Le souverain a refusé de supprimer cet avantage fiscal, qui menaçait notamment l’immobilier de luxe.

L’avis de tempête n’a pas eu lieu. Le climat fiscal suisse reste doux et tempéré. Et les rives du lac Léman aussi paisibles qu’accueillantes pour les grandes fortunes de ce monde. Dimanche, la majorité des électeurs suisses ont refusé l’initiative fédérale lancée par la gauche pour l’abolition des forfaits fiscaux. Le non l’a emporté avec près de 60% des voix. Dans l’arc lémanique, une région où est né cet avantage fiscal il y a plus de cent cinquante ans et où se concentre aujourd’hui plus du tiers du total des riches étrangers imposés au forfait dans notre pays, le rejet a été plus fort que la moyenne nationale: les Vaudois ont dit non par 68,6% des voix, et les Genevois, avec 68,4%.

A noter que, outre Versoix, les électeurs votaient aussi sur une initiative cantonale similaire qui visait le même but, ainsi que sur un contreprojet du Conseil d’Etat qui durcissait un peu le régime actuel en adaptant la loi fédérale.

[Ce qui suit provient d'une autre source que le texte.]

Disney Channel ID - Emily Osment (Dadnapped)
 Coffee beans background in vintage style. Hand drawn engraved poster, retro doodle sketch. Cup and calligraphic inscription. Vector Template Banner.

Mais les deux textes proposés ont également été rejetés, respectivement par plus de 68% et par près de 57% des suffrages exprimés.

Ce résultat net et sans appel satisfait beaucoup les professionnels de l’immobilier de prestige. C’est que ce segment de marché risquait d’être impacté négativement en cas d’acceptation de l’initiative. Car une part non négligeable d’acquéreurs potentiels de biens haut de gamme est constituée de «forfaitaires». Cette clientèle représente environ 25% du chiffre d’affaires de Cardis, un groupe d’immobilier de luxe membre du réseau Sotheby’s International Realty. Chez Barnes Suisse, un autre réseau spécialisé dans les biens de luxe, cette proportion dépasse les 50% du chiffre d’affaires, et 15% de celui du groupe Gérofinance-Dunand/Régie de la Couronne, dont Barnes Suisse fait partie.

Dès lors, les responsables des deux enseignes ne cachent pas leur soulagement. Georges Kiener, directeur de Barnes Suisse, se félicite de cette «victoire du bon sens, qui est une caractéristique du peuple suisse. Les électeurs ont compris les enjeux et les conséquences économiques en cas de suppression des forfaits fiscaux. » Pierre Hagmann, son homologue de Cardis, lui aussi souligne le pragmatisme helvétique et parle de « victoire pour la Suisse et pour sa place économique ».